Il fatto è che, per quello che mi riguarda, è stato già detto tutto la sera del 24 luglio all’interno dell’Auditorium Santa Chiara, nel corso della diciassettesima edizione del Kilowatt Festival, come sempre nella location storica di Sansepolcro e sotto la direzione artistica di Luca Ricci. Insieme al mio gruppo di scapestrati dell’Arezzo Crowd siamo andati a vedere FaustBuch, della Compagnia degli Scarti: questo spettacolo è stato selezionato tra più di 200 opere dal progetto Visionari del Kilowatt Festival, che ormai è un’istituzione.
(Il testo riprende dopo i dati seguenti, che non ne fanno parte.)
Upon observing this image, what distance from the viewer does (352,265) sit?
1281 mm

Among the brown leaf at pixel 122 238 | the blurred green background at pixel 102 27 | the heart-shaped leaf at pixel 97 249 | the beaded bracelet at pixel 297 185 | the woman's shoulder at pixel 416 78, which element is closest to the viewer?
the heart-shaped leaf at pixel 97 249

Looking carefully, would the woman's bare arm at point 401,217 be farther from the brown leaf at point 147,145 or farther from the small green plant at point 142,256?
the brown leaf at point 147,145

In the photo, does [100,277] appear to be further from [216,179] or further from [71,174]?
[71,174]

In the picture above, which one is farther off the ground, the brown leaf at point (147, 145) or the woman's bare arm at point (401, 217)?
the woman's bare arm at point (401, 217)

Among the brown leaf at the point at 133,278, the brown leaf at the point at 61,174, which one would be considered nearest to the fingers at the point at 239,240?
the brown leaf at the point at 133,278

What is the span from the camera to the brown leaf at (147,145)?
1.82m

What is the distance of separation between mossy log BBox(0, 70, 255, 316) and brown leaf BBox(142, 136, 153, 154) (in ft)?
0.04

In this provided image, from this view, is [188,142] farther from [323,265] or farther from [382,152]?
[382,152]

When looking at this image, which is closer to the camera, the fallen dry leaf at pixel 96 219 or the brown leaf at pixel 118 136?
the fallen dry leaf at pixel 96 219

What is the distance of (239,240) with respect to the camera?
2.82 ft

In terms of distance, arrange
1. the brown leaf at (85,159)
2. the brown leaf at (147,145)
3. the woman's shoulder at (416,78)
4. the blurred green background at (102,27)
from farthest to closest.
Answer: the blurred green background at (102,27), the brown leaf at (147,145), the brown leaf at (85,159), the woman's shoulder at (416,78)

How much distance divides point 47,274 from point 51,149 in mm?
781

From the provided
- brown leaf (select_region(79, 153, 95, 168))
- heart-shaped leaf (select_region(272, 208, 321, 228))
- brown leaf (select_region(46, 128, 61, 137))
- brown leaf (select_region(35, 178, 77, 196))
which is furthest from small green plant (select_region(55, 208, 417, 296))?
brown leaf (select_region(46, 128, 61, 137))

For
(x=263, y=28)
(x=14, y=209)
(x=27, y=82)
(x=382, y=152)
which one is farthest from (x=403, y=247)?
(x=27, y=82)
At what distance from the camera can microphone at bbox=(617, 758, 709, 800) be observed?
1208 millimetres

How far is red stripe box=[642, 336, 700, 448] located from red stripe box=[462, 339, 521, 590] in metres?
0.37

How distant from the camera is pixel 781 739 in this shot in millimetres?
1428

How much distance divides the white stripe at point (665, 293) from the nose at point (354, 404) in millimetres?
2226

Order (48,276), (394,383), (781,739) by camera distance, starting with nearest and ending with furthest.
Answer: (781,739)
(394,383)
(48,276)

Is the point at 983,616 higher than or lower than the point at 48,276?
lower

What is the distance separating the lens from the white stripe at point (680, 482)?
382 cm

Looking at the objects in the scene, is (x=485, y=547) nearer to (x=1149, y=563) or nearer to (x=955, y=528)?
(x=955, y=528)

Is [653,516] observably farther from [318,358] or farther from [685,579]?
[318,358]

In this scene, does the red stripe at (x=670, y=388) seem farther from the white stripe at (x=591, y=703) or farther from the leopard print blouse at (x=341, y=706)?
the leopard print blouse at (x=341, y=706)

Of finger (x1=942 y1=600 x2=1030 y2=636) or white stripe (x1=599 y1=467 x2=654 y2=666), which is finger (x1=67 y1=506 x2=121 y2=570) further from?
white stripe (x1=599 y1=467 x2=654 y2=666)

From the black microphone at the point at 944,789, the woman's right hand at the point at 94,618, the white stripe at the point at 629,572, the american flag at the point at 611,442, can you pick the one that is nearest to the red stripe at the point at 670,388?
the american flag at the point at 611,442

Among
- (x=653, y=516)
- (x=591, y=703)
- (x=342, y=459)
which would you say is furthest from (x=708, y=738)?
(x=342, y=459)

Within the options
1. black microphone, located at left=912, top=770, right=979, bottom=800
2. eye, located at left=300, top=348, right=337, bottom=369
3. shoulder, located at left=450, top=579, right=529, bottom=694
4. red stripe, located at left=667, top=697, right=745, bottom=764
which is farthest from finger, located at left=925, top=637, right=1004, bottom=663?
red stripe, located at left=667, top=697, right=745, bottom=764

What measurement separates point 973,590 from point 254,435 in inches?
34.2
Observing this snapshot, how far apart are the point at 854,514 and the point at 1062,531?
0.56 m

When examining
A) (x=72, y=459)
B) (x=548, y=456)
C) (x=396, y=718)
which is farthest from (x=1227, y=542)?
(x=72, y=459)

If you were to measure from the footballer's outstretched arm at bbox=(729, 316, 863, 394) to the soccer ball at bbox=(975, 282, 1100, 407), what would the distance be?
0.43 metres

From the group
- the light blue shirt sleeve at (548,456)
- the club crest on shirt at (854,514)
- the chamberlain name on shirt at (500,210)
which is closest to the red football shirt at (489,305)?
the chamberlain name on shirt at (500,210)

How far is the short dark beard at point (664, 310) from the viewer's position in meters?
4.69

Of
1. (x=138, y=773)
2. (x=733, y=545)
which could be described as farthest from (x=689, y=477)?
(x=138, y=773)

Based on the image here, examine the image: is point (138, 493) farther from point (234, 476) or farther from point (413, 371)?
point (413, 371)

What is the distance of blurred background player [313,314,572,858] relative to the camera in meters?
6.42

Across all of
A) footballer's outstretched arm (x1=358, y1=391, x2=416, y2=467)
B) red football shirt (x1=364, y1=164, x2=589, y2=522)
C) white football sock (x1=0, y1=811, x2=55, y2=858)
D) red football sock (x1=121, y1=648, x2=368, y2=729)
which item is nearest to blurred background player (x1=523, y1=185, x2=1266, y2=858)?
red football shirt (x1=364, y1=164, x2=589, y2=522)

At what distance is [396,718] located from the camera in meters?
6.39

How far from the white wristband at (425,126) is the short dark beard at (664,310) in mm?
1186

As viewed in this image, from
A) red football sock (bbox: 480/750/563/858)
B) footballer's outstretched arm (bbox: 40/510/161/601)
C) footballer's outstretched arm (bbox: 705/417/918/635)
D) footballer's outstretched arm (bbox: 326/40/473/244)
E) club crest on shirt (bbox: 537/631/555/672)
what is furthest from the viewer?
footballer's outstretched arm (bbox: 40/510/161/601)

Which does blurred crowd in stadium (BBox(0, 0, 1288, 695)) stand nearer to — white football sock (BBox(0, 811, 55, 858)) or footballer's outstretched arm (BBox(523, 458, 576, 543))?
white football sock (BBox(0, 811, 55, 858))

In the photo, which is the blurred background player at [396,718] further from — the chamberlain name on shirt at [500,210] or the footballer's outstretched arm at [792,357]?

Un gruppo di non professionisti dell’industria teatrale abitanti nella Valtiberina Toscana si riunisce da novembre a maggio, per vedere spettacoli e selezionarne nove che poi costituiranno la “Selezione Visionari” durante il Festival che si svolge a Luglio.

FaustBuch è una riscrittura del Faust di Marlowe, con una piccola grande differenza: il protagonista, Fausto, interpretato da Enrico Casale, non brama i servigi di Mefistofele per ottenere la Conoscenza, ma la gloria dei Talent Show. Fausto è un bambino troppo cresciuto che non vuole essere dimenticato, un cavaliere inesistente che vuole spiccare sulla massa non perché sente di avere qualcosa da dire, ma perché ha paura di scomparire nel nulla, di morire e non venire ricordato. Wagner (ndr: interpretato da Michael Decillis), al contrario, è un servitore alla Gurdulù:  un Sancho Panza innocente che pare quasi innocuo, ma estremamente presente nel qui e ora.

Raramente ho riso durante questo spettacolo, anche se è stato presentato come comico. Mi veniva quasi da piangere in realtà, perché l’ho trovato vero da fare quasi male. Ho visto la paura di una generazione, la mia, quella dei nati a fine anni Novanta. Ho rivisto quel panico che ti strangola quando non sai cosa fare della tua vita e ti aggrappi all’inesistente pur di non scontrarti con il reale. Ho riassaggiato di nuovo il gusto della paura del confronto che ti avvelena e conduce all’apatia, sapore che onestamente mi ero ripromessa di non riprovare più. Mi sono trovata stretta tra due fuochi che conosco bene. Quello bello, fatto con la legna buona di quercia, che brucia quando senti che ogni secondo della tua vita ha un valore. Quello un po’ meno bello fatto con la legna bagnata, che non esiste ma vorresti tanto che ci fosse e ti fa arrabbiare perché non hai altra legna più asciutta da poter accendere.

Non ho potuto inoltre fare a meno di notare come la voglia di Fausto di essere famoso e  di essere acclamato da tutti non sia data altro che dalla  paura di essere dimenticati, e quindi di morire, che attanaglia mezzo mondo occidentale. Paura che è la vera ragione dietro agli interventi di chirurgia estetica, ai filtri di Instagram e alle tinte per coprire i capelli bianchi. Ma non dovrebbe essere come dice Gandalf ne Il Signore degli Anelli? La morte non dovrebbe essere solo un’altra via? Perché c’è così tanta paura di morire se tanto le cose peggiori che possono succedere ci capitano mentre siamo vivi?

No, secondo me il problema non è morire, non è che gli altri ci dimentichino o che il nostro corpo si sfaccia lentamente. Il problema è dimenticarsi di se stessi e del proprio valore che c’è sempre, solo che non è uguale a quello delle persone che ci circondano. Allora, una volta realizzato questo, la morte diventa una tappa e  l’oblio una necessità piacevole dopo una vita che ha raggiunto l’essenziale.

E penso quindi al gruppo dei Visionari che ha scelto questo spettacolo e che ringrazio di cuore. Vi siete presi una responsabilità non da poco, quella di scegliere per gli altri. Avete chiesto fiducia e vi posso dire che, dopo aver visto FaustBuch, sono contenta di avervela data. Essere un Visionario a Kilowatt vuol dire molto. Richiede una notevole dose di empatia e di capacità di rimanere collegati con il presente, che cambia talmente veloce che neanche ce ne accorgiamo. Vuol dire però anche lanciarsi nel futuro, e farlo in gruppo è sicuramente meglio che farlo da soli.